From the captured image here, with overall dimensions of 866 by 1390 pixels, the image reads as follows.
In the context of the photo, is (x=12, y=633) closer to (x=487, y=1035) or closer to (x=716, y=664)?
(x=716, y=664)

++++++++

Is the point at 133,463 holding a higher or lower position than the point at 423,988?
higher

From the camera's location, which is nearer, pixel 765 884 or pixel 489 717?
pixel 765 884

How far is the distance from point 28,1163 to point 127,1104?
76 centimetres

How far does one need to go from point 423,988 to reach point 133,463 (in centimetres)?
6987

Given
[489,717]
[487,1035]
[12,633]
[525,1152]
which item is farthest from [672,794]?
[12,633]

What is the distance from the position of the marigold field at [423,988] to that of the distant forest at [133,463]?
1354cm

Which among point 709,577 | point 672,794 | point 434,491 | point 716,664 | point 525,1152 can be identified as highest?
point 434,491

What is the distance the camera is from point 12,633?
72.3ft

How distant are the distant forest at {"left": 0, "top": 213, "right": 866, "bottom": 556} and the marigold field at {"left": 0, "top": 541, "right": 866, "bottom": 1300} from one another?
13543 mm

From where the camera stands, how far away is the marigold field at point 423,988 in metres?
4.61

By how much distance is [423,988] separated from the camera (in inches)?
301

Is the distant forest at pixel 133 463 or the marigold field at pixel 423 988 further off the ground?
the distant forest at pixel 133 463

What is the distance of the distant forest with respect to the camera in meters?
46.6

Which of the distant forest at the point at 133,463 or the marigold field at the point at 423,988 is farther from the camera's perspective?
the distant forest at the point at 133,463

++++++++

Task to complete :: Can you turn the lines from the one with "Is the point" up to and including the one with "76 centimetres" into a JSON list of strings, one string per line, with blank lines left out?

Response ::
[
  "Is the point at 133,463 holding a higher or lower position than the point at 423,988?",
  "higher",
  "From the camera's location, which is nearer, pixel 765 884 or pixel 489 717?",
  "pixel 765 884",
  "How far is the distance from point 28,1163 to point 127,1104?",
  "76 centimetres"
]